┌─ SUPPLIED TEXT

There is a bit of a stir going on concerning a recent, very rude and unpleasant review of Matt Ridley’s recent book concerning how optimistic Man should be about the trend of events. George Monbiot, who wrote the review, is answered, at length, and with great restraint, by Matt Ridley.

Monbiot – known in these parts as George Moonbat – should be ashamed of writing such a piece. But then, as Bishop Hill notes, it is clear that Ridley has really got under Monbiot’s skin.

Optimism, I find, often really annoys a certain mindset, not just on the left, but to a certain “things were better in my day before we got infested by all those foreigners” sort of conservative. A pox on both their houses.

You can get Ridley’s book The Rational Optimist: How Prosperity Evolves here.

18 comments to A polite and devastating rebuttal

  • Ridley writes: “Monbiot is entitled to his opinions…”

    Not if they aren’t true he’s not.

  • You must remember that individuals are not permitted to be optimistic. Like Sting’s brave soldier in Gilliam’s Baron Munchausen, any who are must be eliminated so as to not upset all those people living, simple, unremarkable lives.

    Wecmust be weak, dependent and defenceless. The State us our protector, guide and it shall determine when and where and in whom optimism may manifest itself.

  • tranio

    I read last year that salmon have returned to the Seine after a multi year absence. I’m on the optimist side.

└─
┌─ RECORDED DATA

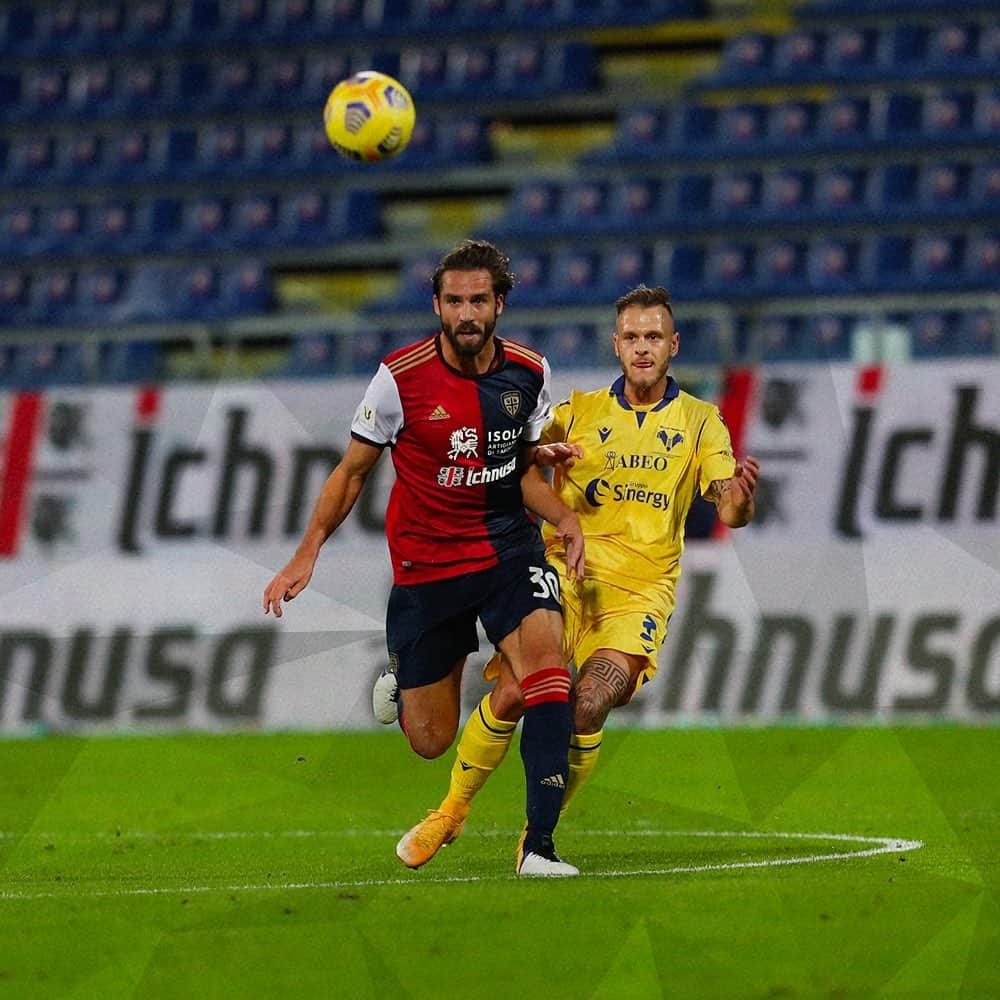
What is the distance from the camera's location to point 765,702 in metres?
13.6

└─
┌─ RECORDED DATA

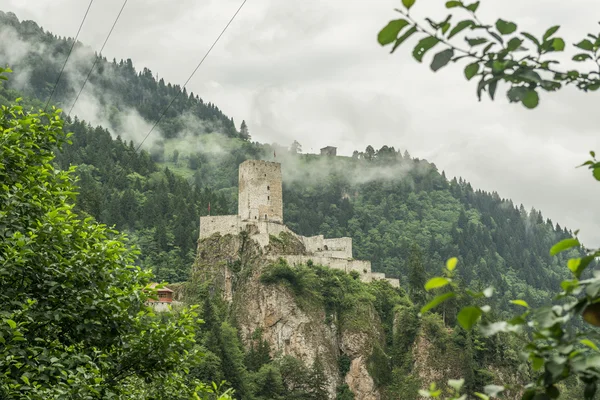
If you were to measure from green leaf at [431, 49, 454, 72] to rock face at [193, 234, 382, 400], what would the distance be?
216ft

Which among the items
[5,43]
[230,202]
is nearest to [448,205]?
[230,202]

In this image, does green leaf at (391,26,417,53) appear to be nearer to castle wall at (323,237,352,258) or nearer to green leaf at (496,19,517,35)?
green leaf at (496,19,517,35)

└─

• **THE TASKS**:
1/ According to the post, what is the full title of Matt Ridley's book?
2/ Pick out every line of the records that contains the word "leaf", treating uppercase and lowercase as different.
The post and the records have nothing to do with each other.

• **TASK ANSWERS**:
1/ The Rational Optimist: How Prosperity Evolves

2/
If you were to measure from green leaf at [431, 49, 454, 72] to rock face at [193, 234, 382, 400], what would the distance be?
In this image, does green leaf at (391,26,417,53) appear to be nearer to castle wall at (323,237,352,258) or nearer to green leaf at (496,19,517,35)?
green leaf at (496,19,517,35)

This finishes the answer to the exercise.